Conflict of interest ‘red flags’
MORE damning allegations in the City of Joburg’s jobs for pals scandal have emerged with a potentially damaging conflict of interest row set to rock the finance department.
Independent Media has established that the finance member of the mayoral committee (MMC) Dr Rabelani Dagada and the department’s group head of treasury, Seth Mukwevho, are both active directors in a company called AIFHELI Energy.
The company is currently undergoing deregistration, according to a company search.
This seemingly underpins allegations made last week that Dagada was “enriching” his supposed long-standing professional associate and “friend” Mukwevho through the alleged “irregular” awarding of both a lucrative tender and senior jobs.
It was reported two weeks ago that a company in which Mukwevho held a directorship until recently – Radongo Consulting – had received R193 000.01 for two-months’ work (April to June) to compile a “macroeconomic analysis” for the City’s economic growth and employment strategy.
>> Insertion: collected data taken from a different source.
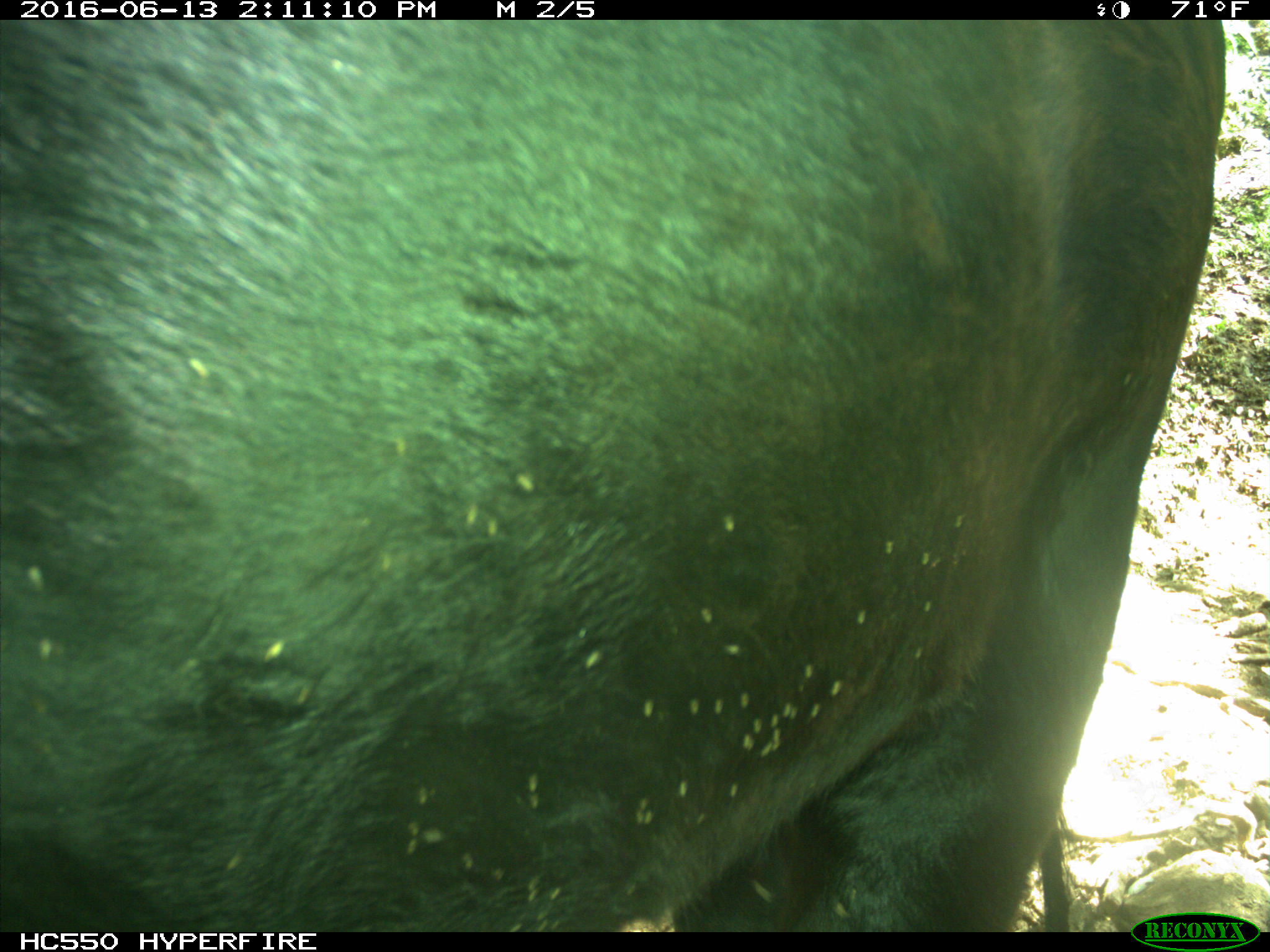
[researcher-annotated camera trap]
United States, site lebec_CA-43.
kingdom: Animalia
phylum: Chordata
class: Mammalia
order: Artiodactyla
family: Bovidae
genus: Bos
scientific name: Bos taurus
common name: domestic cow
Bos taurus (domestic cow).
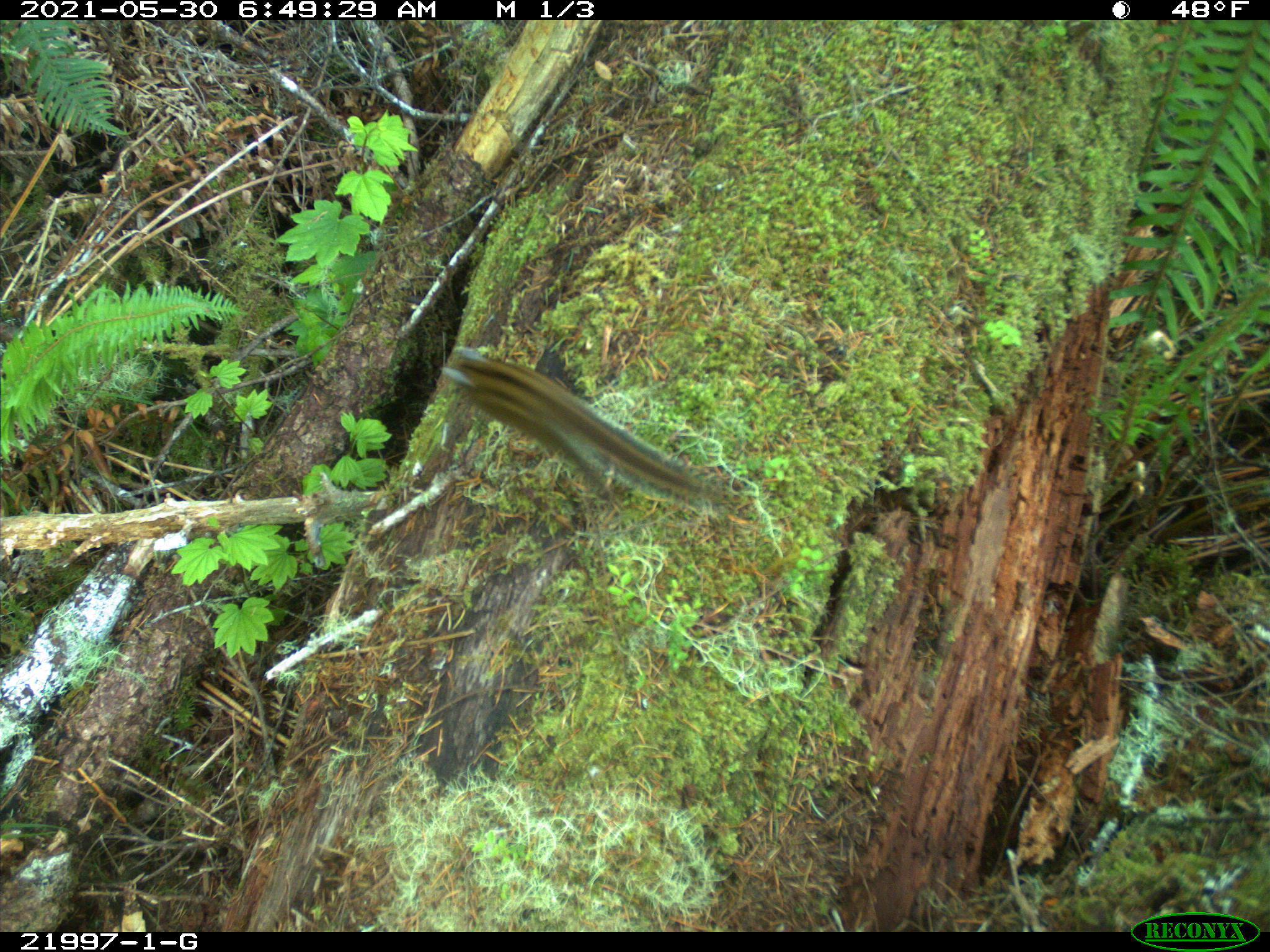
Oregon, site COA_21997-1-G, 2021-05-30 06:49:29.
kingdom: Animalia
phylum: Chordata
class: Mammalia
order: Rodentia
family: Sciuridae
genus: Neotamias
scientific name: Neotamias townsendii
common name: townsend's chipmunk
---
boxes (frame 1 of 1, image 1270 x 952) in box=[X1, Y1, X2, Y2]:
townsend's chipmunk: box=[426, 324, 755, 548]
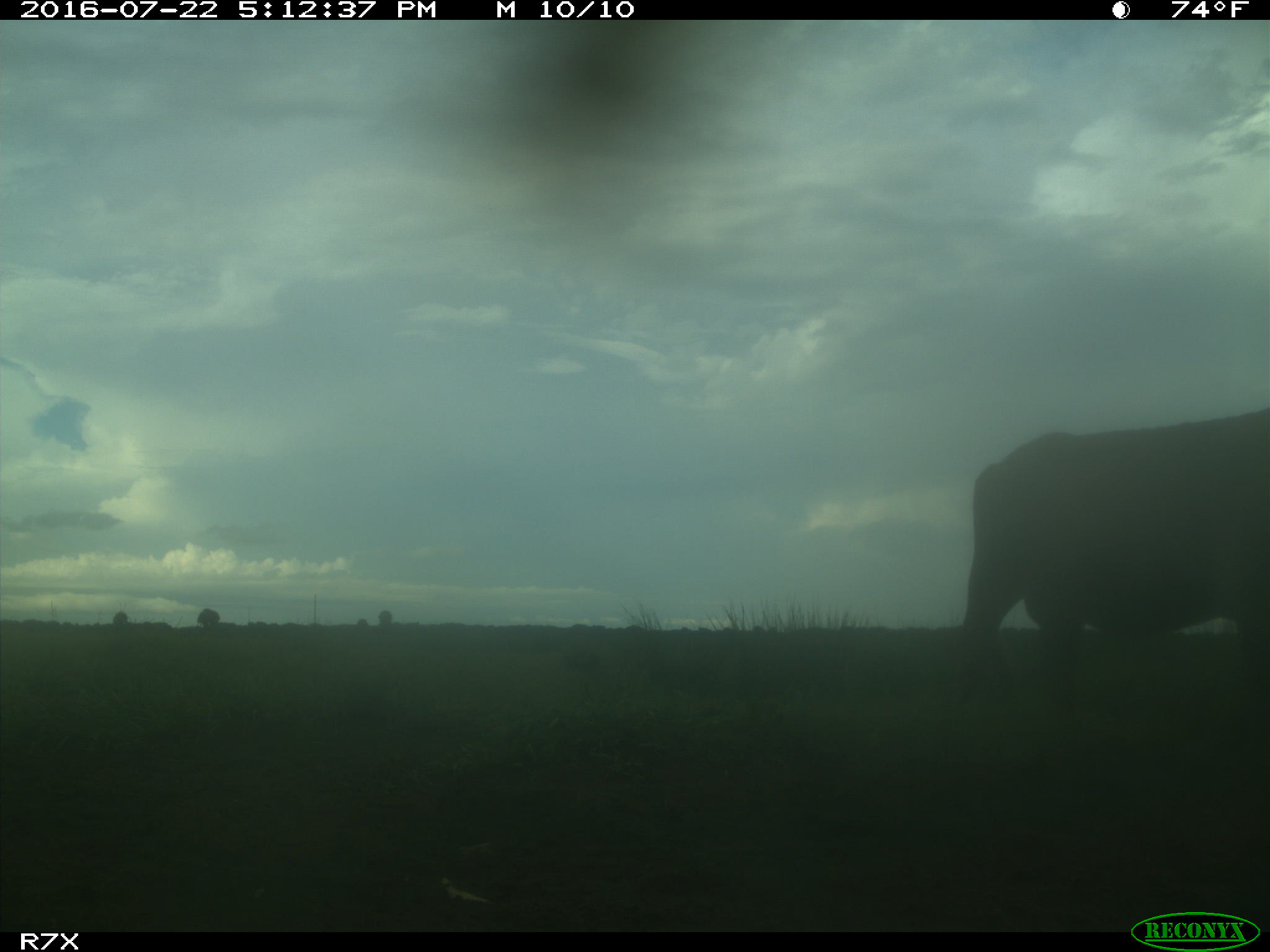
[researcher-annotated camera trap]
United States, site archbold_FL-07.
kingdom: Animalia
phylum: Chordata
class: Mammalia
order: Artiodactyla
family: Bovidae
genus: Bos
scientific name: Bos taurus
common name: domestic cow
Bos taurus (domestic cow).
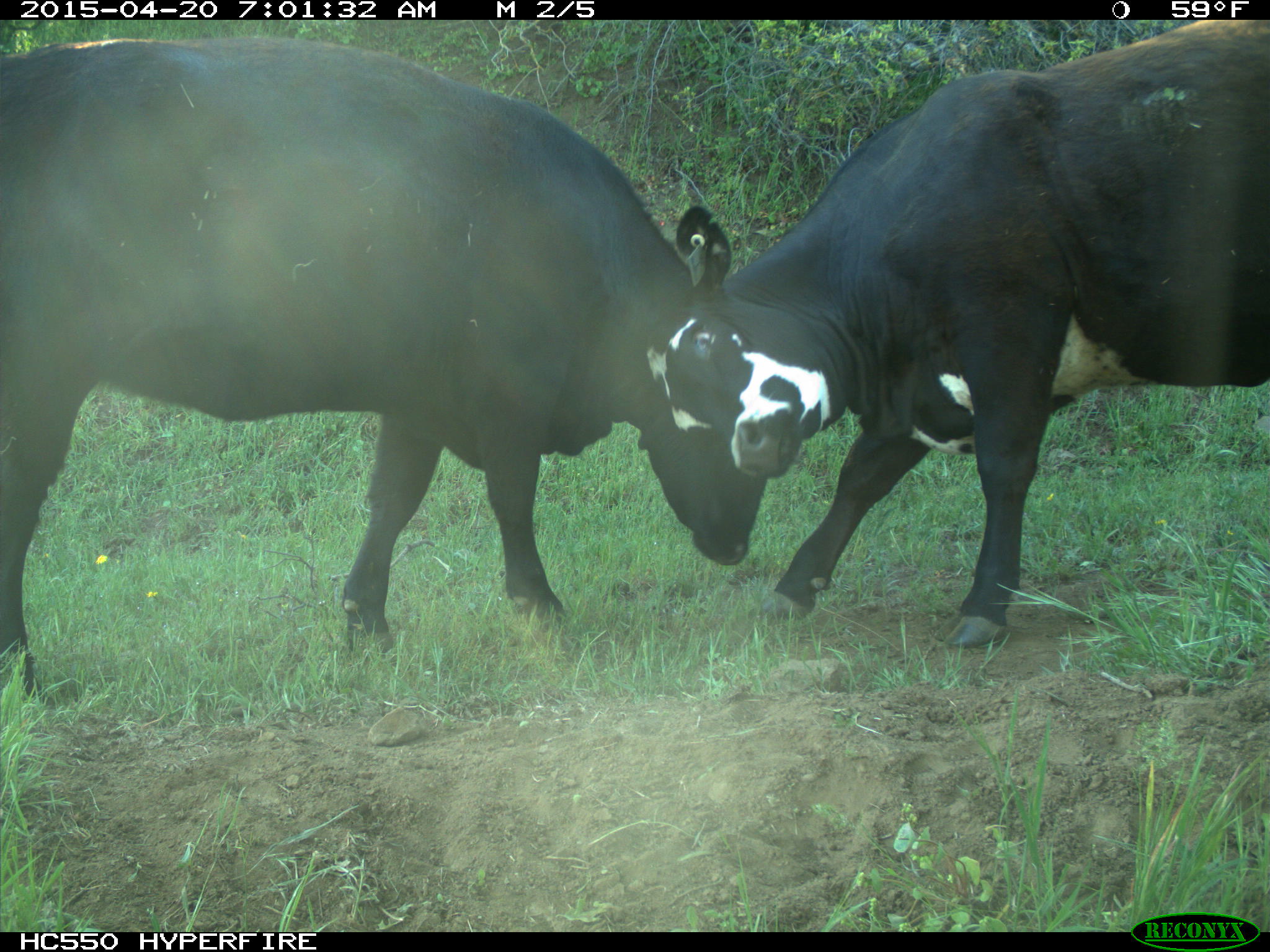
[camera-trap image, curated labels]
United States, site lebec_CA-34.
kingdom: Animalia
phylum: Chordata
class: Mammalia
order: Artiodactyla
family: Bovidae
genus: Bos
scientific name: Bos taurus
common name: domestic cow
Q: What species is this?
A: Bos taurus (domestic cow).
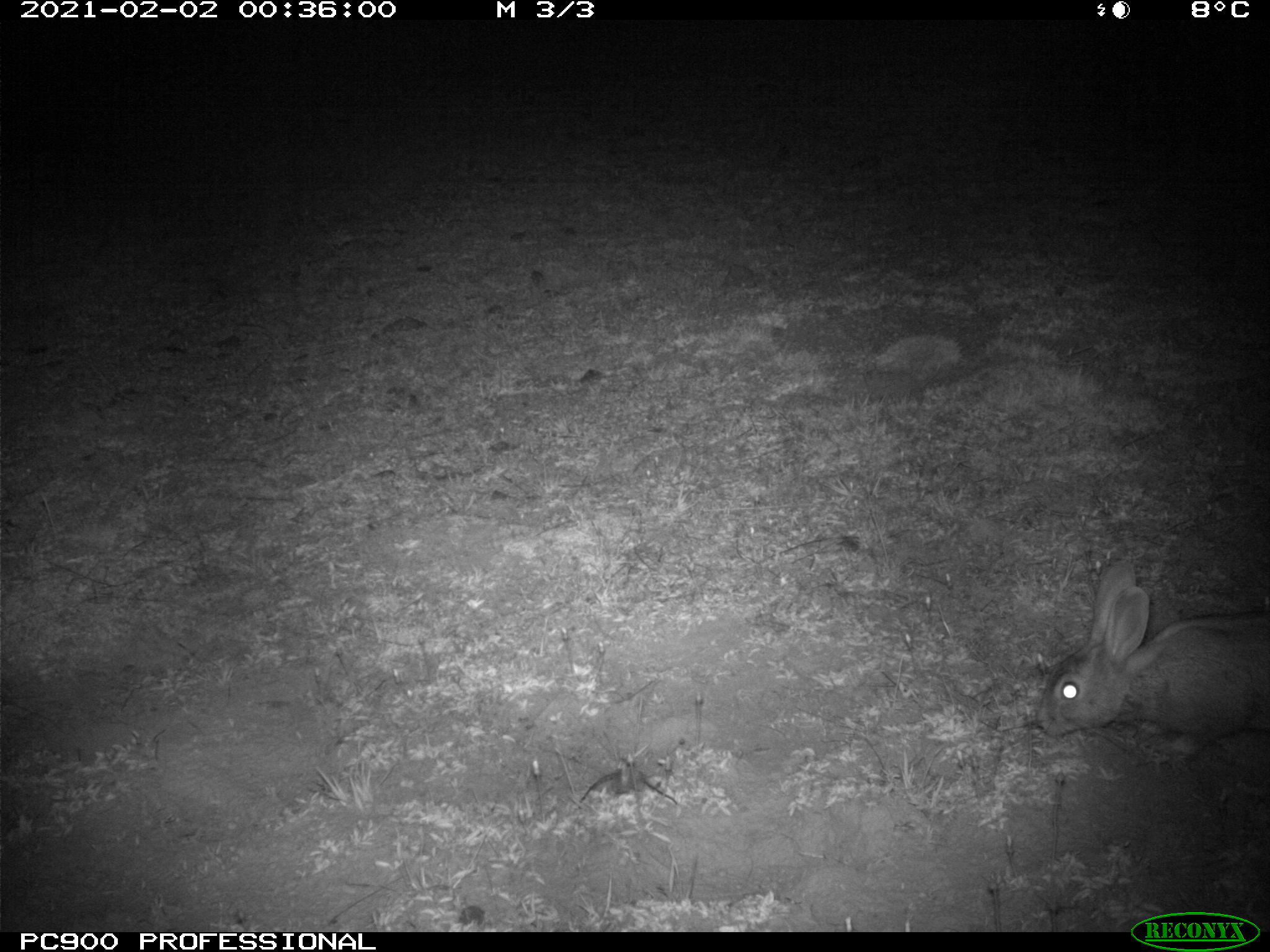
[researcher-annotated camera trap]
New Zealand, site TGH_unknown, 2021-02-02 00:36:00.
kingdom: Animalia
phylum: Chordata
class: Mammalia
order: Lagomorpha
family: Leporidae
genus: Oryctolagus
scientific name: Oryctolagus cuniculus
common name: european rabbit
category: rabbit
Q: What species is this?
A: Rabbit (european rabbit) (Oryctolagus cuniculus).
After the tender contract ended, Mukwevho was appointed as a director in the finance department, where he was then promoted to his current position less than three months since joining the City – purportedly without following due processes.
Dagada acknowledged this week that he and Mukwevho were directors in the aforementioned company, but did not say whether he or Mukwevho had declared this alleged conflict of interest to the City.
“This company (AIFHELI Energy) was already undergoing deregistration by 2010 and I had assumed that by the time I became a PR (proportional representation) councillor in 2014, it was already fully deregistered,” the MMC said.
Dagada also admitted that he and Mukwevho had registered another company together in 2000 – AIFHELI Holdings – but that that company had never traded.
Mukwevho, according to sources in the finance department, received the macroeconomic analysis tender due to undue influence allegedly exerted by Dagada.
Dagada denied this, saying he had tried to dissuade Mukwevho from tendering in a bid for the contract.
A source close to the proceedings said economic development was the “competent department to champion such a strategy (of economic analysis)”.
Red flags regarding Mukwevho’s supposed “irregular appointment” to his current senior post as group head of treasury were also raised following what sources said was his meteoric rise from being a city supplier to being a senior public official.
Independent Media understands that Mukwevho did not serve a probation period after being employed, first, as a director in finance shortly after his contract ended in June, before being promoted to his current position.
Ishwar Ramdas, the city’s group chief financial officer, neither confirmed nor denied whether Mukwevho had served probation prior to being promoted, saying only that “I am satisfied that the prescribed process was followed in the appointment of Mr Mukwevho”.